Seth Godin, Permission Marketing: Turning Strangers into Friends, and Friends into Customers, (Simon & Schuster, 1999)
Unlike the Cluetrain authors and Coupland, Godin is neither angry nor sarcastic, but his now-classic text has made him into one of the leading prophets of the obsolescence of traditional (“interruption-based”) big-company marketing methods. The way he tells it, a near-total rejection of modern advertising orthodoxy is only common sense. Godin dismisses the history of advertising from the 1950’s to the 1980’s as an anachronism borne of a time when consumerism was new, and few brands competed for our attention. Too much of a good thing (easy access to consumers’ minds) has vastly multiplied the number of messages clamoring for mindshare. Consumers’ retaliatory defence mechanisms are now a permanent condition of the marketplace. Companies cannot penetrate this armor with catchier jingles or increasingly intrusive pitches; instead, they need to build long-term relationships with their customers. As Godin’s chronicle of the rise and fall of interruption marketing gathers steam, the reader finds himself nodding his head at every horrifying example of intrusive advertising.
Like Cluetrain, Permission Marketing begins from the premise that corporations need to understand how people actually live. Above all, we’re busy. We have heard it all. We have caller ID, mute buttons, and a million other devices intended to shelter us from the cacaphony.
The opposite of interruption marketing, of course, is marketing to consumers who have explicitly given their permission to be contacted. Since Godin lays out a number of highly original and ground-breaking ideas, many of which foreshadowed the huge boom in the development of opt-in email lists, those who do any kind of e-mail marketing will be on shaky ground unless they’ve read Godin.
Unfortunately, the manner in which corporations have interpreted the idea of permission-based marketing boils down to a heavy dose of email to their customers, email which often violates Godin’s stipulations that communications should be personal, anticipated, and relevant.
Godin is willing to take his share of the blame for how the promise of permission marketing got distorted, and turned our email inboxes into battlegrounds (“Permission Marketers: Did We Blow It?“).
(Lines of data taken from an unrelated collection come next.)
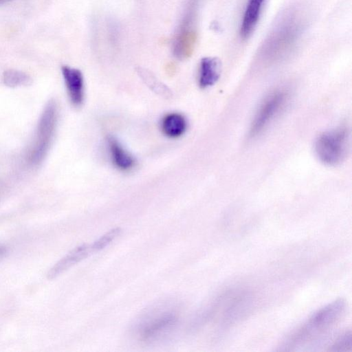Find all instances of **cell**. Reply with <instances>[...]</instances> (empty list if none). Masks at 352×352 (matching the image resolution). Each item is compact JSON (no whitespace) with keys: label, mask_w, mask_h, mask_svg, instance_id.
<instances>
[{"label":"cell","mask_w":352,"mask_h":352,"mask_svg":"<svg viewBox=\"0 0 352 352\" xmlns=\"http://www.w3.org/2000/svg\"><path fill=\"white\" fill-rule=\"evenodd\" d=\"M58 120V107L50 100L39 118L33 139L26 151L25 161L30 166H37L47 156L53 142Z\"/></svg>","instance_id":"3"},{"label":"cell","mask_w":352,"mask_h":352,"mask_svg":"<svg viewBox=\"0 0 352 352\" xmlns=\"http://www.w3.org/2000/svg\"><path fill=\"white\" fill-rule=\"evenodd\" d=\"M137 72L141 77L142 80L149 88L158 95L166 98L172 96L170 90L164 84L161 82L152 73L149 71L139 67Z\"/></svg>","instance_id":"14"},{"label":"cell","mask_w":352,"mask_h":352,"mask_svg":"<svg viewBox=\"0 0 352 352\" xmlns=\"http://www.w3.org/2000/svg\"><path fill=\"white\" fill-rule=\"evenodd\" d=\"M289 98V91L276 89L267 95L258 107L250 124L249 135L255 138L261 134L285 107Z\"/></svg>","instance_id":"7"},{"label":"cell","mask_w":352,"mask_h":352,"mask_svg":"<svg viewBox=\"0 0 352 352\" xmlns=\"http://www.w3.org/2000/svg\"><path fill=\"white\" fill-rule=\"evenodd\" d=\"M121 232L122 229L120 227L112 228L107 232L90 245L91 252H97L105 248L120 234Z\"/></svg>","instance_id":"16"},{"label":"cell","mask_w":352,"mask_h":352,"mask_svg":"<svg viewBox=\"0 0 352 352\" xmlns=\"http://www.w3.org/2000/svg\"><path fill=\"white\" fill-rule=\"evenodd\" d=\"M31 81L30 76L22 71L10 69L3 74V82L10 87L25 86L30 84Z\"/></svg>","instance_id":"15"},{"label":"cell","mask_w":352,"mask_h":352,"mask_svg":"<svg viewBox=\"0 0 352 352\" xmlns=\"http://www.w3.org/2000/svg\"><path fill=\"white\" fill-rule=\"evenodd\" d=\"M200 1L188 0L173 44L174 55L179 59L188 58L194 51L197 38V21Z\"/></svg>","instance_id":"6"},{"label":"cell","mask_w":352,"mask_h":352,"mask_svg":"<svg viewBox=\"0 0 352 352\" xmlns=\"http://www.w3.org/2000/svg\"><path fill=\"white\" fill-rule=\"evenodd\" d=\"M303 28L304 20L298 12L287 14L263 43L259 51L260 60L271 65L287 58L296 48Z\"/></svg>","instance_id":"1"},{"label":"cell","mask_w":352,"mask_h":352,"mask_svg":"<svg viewBox=\"0 0 352 352\" xmlns=\"http://www.w3.org/2000/svg\"><path fill=\"white\" fill-rule=\"evenodd\" d=\"M7 254L8 248L5 245L0 244V260L3 259Z\"/></svg>","instance_id":"18"},{"label":"cell","mask_w":352,"mask_h":352,"mask_svg":"<svg viewBox=\"0 0 352 352\" xmlns=\"http://www.w3.org/2000/svg\"><path fill=\"white\" fill-rule=\"evenodd\" d=\"M12 0H0V5H3L7 3L8 2L12 1Z\"/></svg>","instance_id":"19"},{"label":"cell","mask_w":352,"mask_h":352,"mask_svg":"<svg viewBox=\"0 0 352 352\" xmlns=\"http://www.w3.org/2000/svg\"><path fill=\"white\" fill-rule=\"evenodd\" d=\"M221 64L214 57L203 58L199 70V85L201 88L212 86L220 76Z\"/></svg>","instance_id":"11"},{"label":"cell","mask_w":352,"mask_h":352,"mask_svg":"<svg viewBox=\"0 0 352 352\" xmlns=\"http://www.w3.org/2000/svg\"><path fill=\"white\" fill-rule=\"evenodd\" d=\"M109 150L113 164L119 169L128 170L135 165V160L114 137L108 138Z\"/></svg>","instance_id":"12"},{"label":"cell","mask_w":352,"mask_h":352,"mask_svg":"<svg viewBox=\"0 0 352 352\" xmlns=\"http://www.w3.org/2000/svg\"><path fill=\"white\" fill-rule=\"evenodd\" d=\"M352 348V336L351 331H346L342 334L329 346L328 351L333 352H351Z\"/></svg>","instance_id":"17"},{"label":"cell","mask_w":352,"mask_h":352,"mask_svg":"<svg viewBox=\"0 0 352 352\" xmlns=\"http://www.w3.org/2000/svg\"><path fill=\"white\" fill-rule=\"evenodd\" d=\"M161 128L164 135L169 138H175L185 133L187 128V122L183 115L172 113L163 118Z\"/></svg>","instance_id":"13"},{"label":"cell","mask_w":352,"mask_h":352,"mask_svg":"<svg viewBox=\"0 0 352 352\" xmlns=\"http://www.w3.org/2000/svg\"><path fill=\"white\" fill-rule=\"evenodd\" d=\"M62 74L68 97L74 107H80L85 96L84 79L81 72L69 66H63Z\"/></svg>","instance_id":"8"},{"label":"cell","mask_w":352,"mask_h":352,"mask_svg":"<svg viewBox=\"0 0 352 352\" xmlns=\"http://www.w3.org/2000/svg\"><path fill=\"white\" fill-rule=\"evenodd\" d=\"M265 0H248L240 26L243 39L248 38L254 32Z\"/></svg>","instance_id":"10"},{"label":"cell","mask_w":352,"mask_h":352,"mask_svg":"<svg viewBox=\"0 0 352 352\" xmlns=\"http://www.w3.org/2000/svg\"><path fill=\"white\" fill-rule=\"evenodd\" d=\"M91 253L90 245L82 244L74 248L65 256L58 261L47 272V278L54 279L80 262Z\"/></svg>","instance_id":"9"},{"label":"cell","mask_w":352,"mask_h":352,"mask_svg":"<svg viewBox=\"0 0 352 352\" xmlns=\"http://www.w3.org/2000/svg\"><path fill=\"white\" fill-rule=\"evenodd\" d=\"M164 308V305L155 307L139 319L135 328L140 340L146 342L155 341L174 329L178 322L177 314L170 308Z\"/></svg>","instance_id":"5"},{"label":"cell","mask_w":352,"mask_h":352,"mask_svg":"<svg viewBox=\"0 0 352 352\" xmlns=\"http://www.w3.org/2000/svg\"><path fill=\"white\" fill-rule=\"evenodd\" d=\"M345 307V301L340 298L318 310L288 338L283 350H292L324 333L340 320Z\"/></svg>","instance_id":"2"},{"label":"cell","mask_w":352,"mask_h":352,"mask_svg":"<svg viewBox=\"0 0 352 352\" xmlns=\"http://www.w3.org/2000/svg\"><path fill=\"white\" fill-rule=\"evenodd\" d=\"M349 148V132L345 127L326 131L315 142V153L319 160L329 166L340 164Z\"/></svg>","instance_id":"4"}]
</instances>
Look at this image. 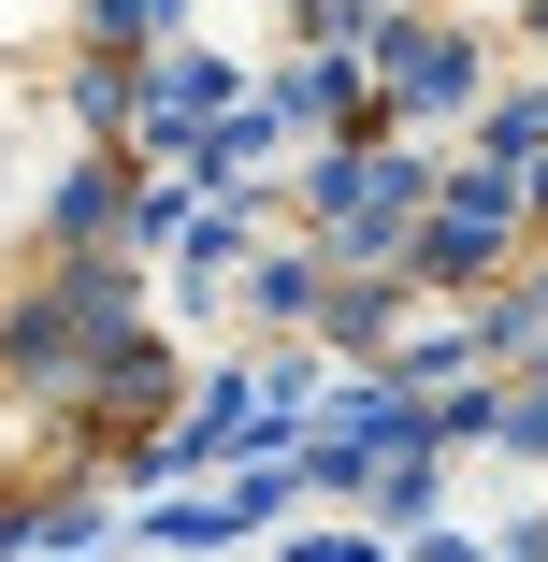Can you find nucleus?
I'll use <instances>...</instances> for the list:
<instances>
[{"mask_svg":"<svg viewBox=\"0 0 548 562\" xmlns=\"http://www.w3.org/2000/svg\"><path fill=\"white\" fill-rule=\"evenodd\" d=\"M174 418L145 289L131 0H0V548L116 491Z\"/></svg>","mask_w":548,"mask_h":562,"instance_id":"f257e3e1","label":"nucleus"}]
</instances>
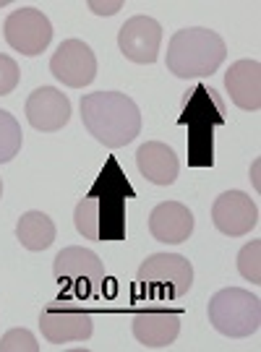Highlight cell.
<instances>
[{
  "label": "cell",
  "instance_id": "9a60e30c",
  "mask_svg": "<svg viewBox=\"0 0 261 352\" xmlns=\"http://www.w3.org/2000/svg\"><path fill=\"white\" fill-rule=\"evenodd\" d=\"M225 89L240 110L256 113L261 107V63L259 60H238L225 74Z\"/></svg>",
  "mask_w": 261,
  "mask_h": 352
},
{
  "label": "cell",
  "instance_id": "d6986e66",
  "mask_svg": "<svg viewBox=\"0 0 261 352\" xmlns=\"http://www.w3.org/2000/svg\"><path fill=\"white\" fill-rule=\"evenodd\" d=\"M21 144H24V133L19 120L8 110H0V164L11 162L21 151Z\"/></svg>",
  "mask_w": 261,
  "mask_h": 352
},
{
  "label": "cell",
  "instance_id": "7c38bea8",
  "mask_svg": "<svg viewBox=\"0 0 261 352\" xmlns=\"http://www.w3.org/2000/svg\"><path fill=\"white\" fill-rule=\"evenodd\" d=\"M162 26L152 16H134L118 32V47L131 63L152 65L160 58Z\"/></svg>",
  "mask_w": 261,
  "mask_h": 352
},
{
  "label": "cell",
  "instance_id": "7a4b0ae2",
  "mask_svg": "<svg viewBox=\"0 0 261 352\" xmlns=\"http://www.w3.org/2000/svg\"><path fill=\"white\" fill-rule=\"evenodd\" d=\"M81 120L89 136L107 149L128 146L141 131L136 102L123 91H94L81 97Z\"/></svg>",
  "mask_w": 261,
  "mask_h": 352
},
{
  "label": "cell",
  "instance_id": "8992f818",
  "mask_svg": "<svg viewBox=\"0 0 261 352\" xmlns=\"http://www.w3.org/2000/svg\"><path fill=\"white\" fill-rule=\"evenodd\" d=\"M52 277L61 285L65 295L74 298H92L105 285V264L100 256L81 245L63 248L52 261Z\"/></svg>",
  "mask_w": 261,
  "mask_h": 352
},
{
  "label": "cell",
  "instance_id": "2e32d148",
  "mask_svg": "<svg viewBox=\"0 0 261 352\" xmlns=\"http://www.w3.org/2000/svg\"><path fill=\"white\" fill-rule=\"evenodd\" d=\"M149 232L160 243H183L194 232V214L186 204L162 201L149 214Z\"/></svg>",
  "mask_w": 261,
  "mask_h": 352
},
{
  "label": "cell",
  "instance_id": "603a6c76",
  "mask_svg": "<svg viewBox=\"0 0 261 352\" xmlns=\"http://www.w3.org/2000/svg\"><path fill=\"white\" fill-rule=\"evenodd\" d=\"M89 11H94L97 16H112L123 8V0H112V3H102V0H89Z\"/></svg>",
  "mask_w": 261,
  "mask_h": 352
},
{
  "label": "cell",
  "instance_id": "5b68a950",
  "mask_svg": "<svg viewBox=\"0 0 261 352\" xmlns=\"http://www.w3.org/2000/svg\"><path fill=\"white\" fill-rule=\"evenodd\" d=\"M209 324L225 337L243 340L256 334L261 327V300L243 287H225L209 300Z\"/></svg>",
  "mask_w": 261,
  "mask_h": 352
},
{
  "label": "cell",
  "instance_id": "4fadbf2b",
  "mask_svg": "<svg viewBox=\"0 0 261 352\" xmlns=\"http://www.w3.org/2000/svg\"><path fill=\"white\" fill-rule=\"evenodd\" d=\"M26 120L42 133H55L71 120V100L55 87H39L26 100Z\"/></svg>",
  "mask_w": 261,
  "mask_h": 352
},
{
  "label": "cell",
  "instance_id": "ffe728a7",
  "mask_svg": "<svg viewBox=\"0 0 261 352\" xmlns=\"http://www.w3.org/2000/svg\"><path fill=\"white\" fill-rule=\"evenodd\" d=\"M238 272L240 277L249 279L251 285H261V243L251 240L238 253Z\"/></svg>",
  "mask_w": 261,
  "mask_h": 352
},
{
  "label": "cell",
  "instance_id": "3957f363",
  "mask_svg": "<svg viewBox=\"0 0 261 352\" xmlns=\"http://www.w3.org/2000/svg\"><path fill=\"white\" fill-rule=\"evenodd\" d=\"M180 126H188V164L211 167L214 128L225 123V102L211 87L196 84L180 102Z\"/></svg>",
  "mask_w": 261,
  "mask_h": 352
},
{
  "label": "cell",
  "instance_id": "44dd1931",
  "mask_svg": "<svg viewBox=\"0 0 261 352\" xmlns=\"http://www.w3.org/2000/svg\"><path fill=\"white\" fill-rule=\"evenodd\" d=\"M0 352H39L37 337L29 329H11L0 337Z\"/></svg>",
  "mask_w": 261,
  "mask_h": 352
},
{
  "label": "cell",
  "instance_id": "5bb4252c",
  "mask_svg": "<svg viewBox=\"0 0 261 352\" xmlns=\"http://www.w3.org/2000/svg\"><path fill=\"white\" fill-rule=\"evenodd\" d=\"M180 334V314L170 308H144L134 316V337L147 350L170 347Z\"/></svg>",
  "mask_w": 261,
  "mask_h": 352
},
{
  "label": "cell",
  "instance_id": "9c48e42d",
  "mask_svg": "<svg viewBox=\"0 0 261 352\" xmlns=\"http://www.w3.org/2000/svg\"><path fill=\"white\" fill-rule=\"evenodd\" d=\"M39 329L50 344H68V342H87L94 331V324L89 311L79 305L50 302L39 314Z\"/></svg>",
  "mask_w": 261,
  "mask_h": 352
},
{
  "label": "cell",
  "instance_id": "ac0fdd59",
  "mask_svg": "<svg viewBox=\"0 0 261 352\" xmlns=\"http://www.w3.org/2000/svg\"><path fill=\"white\" fill-rule=\"evenodd\" d=\"M16 240L26 251H48L55 240V222L45 212L21 214L16 225Z\"/></svg>",
  "mask_w": 261,
  "mask_h": 352
},
{
  "label": "cell",
  "instance_id": "ba28073f",
  "mask_svg": "<svg viewBox=\"0 0 261 352\" xmlns=\"http://www.w3.org/2000/svg\"><path fill=\"white\" fill-rule=\"evenodd\" d=\"M3 37L16 52L34 58L48 50L52 39L50 19L37 8H16L3 24Z\"/></svg>",
  "mask_w": 261,
  "mask_h": 352
},
{
  "label": "cell",
  "instance_id": "30bf717a",
  "mask_svg": "<svg viewBox=\"0 0 261 352\" xmlns=\"http://www.w3.org/2000/svg\"><path fill=\"white\" fill-rule=\"evenodd\" d=\"M50 74L71 89H84L97 76V58L87 42L81 39H65L61 47L52 52Z\"/></svg>",
  "mask_w": 261,
  "mask_h": 352
},
{
  "label": "cell",
  "instance_id": "277c9868",
  "mask_svg": "<svg viewBox=\"0 0 261 352\" xmlns=\"http://www.w3.org/2000/svg\"><path fill=\"white\" fill-rule=\"evenodd\" d=\"M227 47L225 39L204 26H188L175 32L167 47V71L175 78H201L211 76L222 65Z\"/></svg>",
  "mask_w": 261,
  "mask_h": 352
},
{
  "label": "cell",
  "instance_id": "8fae6325",
  "mask_svg": "<svg viewBox=\"0 0 261 352\" xmlns=\"http://www.w3.org/2000/svg\"><path fill=\"white\" fill-rule=\"evenodd\" d=\"M211 222L222 235L243 238L253 227H259V206L243 190H225L211 204Z\"/></svg>",
  "mask_w": 261,
  "mask_h": 352
},
{
  "label": "cell",
  "instance_id": "cb8c5ba5",
  "mask_svg": "<svg viewBox=\"0 0 261 352\" xmlns=\"http://www.w3.org/2000/svg\"><path fill=\"white\" fill-rule=\"evenodd\" d=\"M259 167H261L259 160H256V162H253V167H251V180H253V188H256V190L261 188V183H259Z\"/></svg>",
  "mask_w": 261,
  "mask_h": 352
},
{
  "label": "cell",
  "instance_id": "7402d4cb",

Arguably, the problem lies to some extent in the lack of plausibility of Godin’s original formulation of the concept and principles of permission. His indictment of intrusive mass marketing is unimpeachable, but there is an over-optimism on the permission marketing side of the argument. Consumers don’t give so-called permission nearly as cheerfully as Godin’s original argument let on. Yahoo, which had hired Godin for a brief period to be its VP of Permission Marketing, is now learning that it’s easier to theorize about securing customers’ permission than it is to actually do it.
The failure of companies like Yahoo! to profitably implement these principles, and the relative success of “club ’em over the head” methods employed by their competitor AOL, seem to be cause for despair. Surely, if any of this stuff is true, companies like AOL would crumble as consumers tuned out the noise. So far, that hasn’t happened. Good old interruption marketing lives on. To millions of viewers, the commercials during the Super Bowl are not an intrusion, they’re “destination television.” Maybe what Godin has discovered is not a universal principle of the advertising business, but rather the fact that those residing in higher socioeconomic strata have more options for tuning out the noise, and more cultural and professional motivations for doing so. If that’s all it is, it’s still an important contribution, since many businesses – especially those in the technology industry – market to a more upscale demographic.
Ultimately, Godin’s approach can explain some things, but he fails to acknowledge the continued success of major brands like Budweiser and Gillette, who have continued to win the battle to stay first in the mind of their mass market. If Godin had to do it all over again, Permission Marketing might have done well to bill itself as a manual for marketing to highly discerning professionals in a B2B environment, and how to break through to “opinion leaders,” IT managers, and journalists as opposed to customers in general. But then again, that more specialized focus would have prevented the book from becoming a bestseller.
“Even though they work better than advertising, these [direct marketing] techniques are astonishingly wasteful. A 2 percent response for a direct mail campaign will earn the smart marketer a raise at most companies. But a 2 percent response means that the same campaign was trashed, ignored, or rejected by an amazing 98 percent of the target audience! From the perspective of the marketer, however, if the campaign earns more than it costs, it’s worth doing again.
Of course, just as suburbanites learned when they fled the city to avoid the crowds, if a strategy works, other people will be right on your heels. That bucolic countryside fills up rapidly with other people looking to get away from it all. Correspondingly, as each of these promotional media becomes measurably effective, every smart marketer rushes to join in. Finding a unique approach that cuts through the clutter is usually very short-lived.”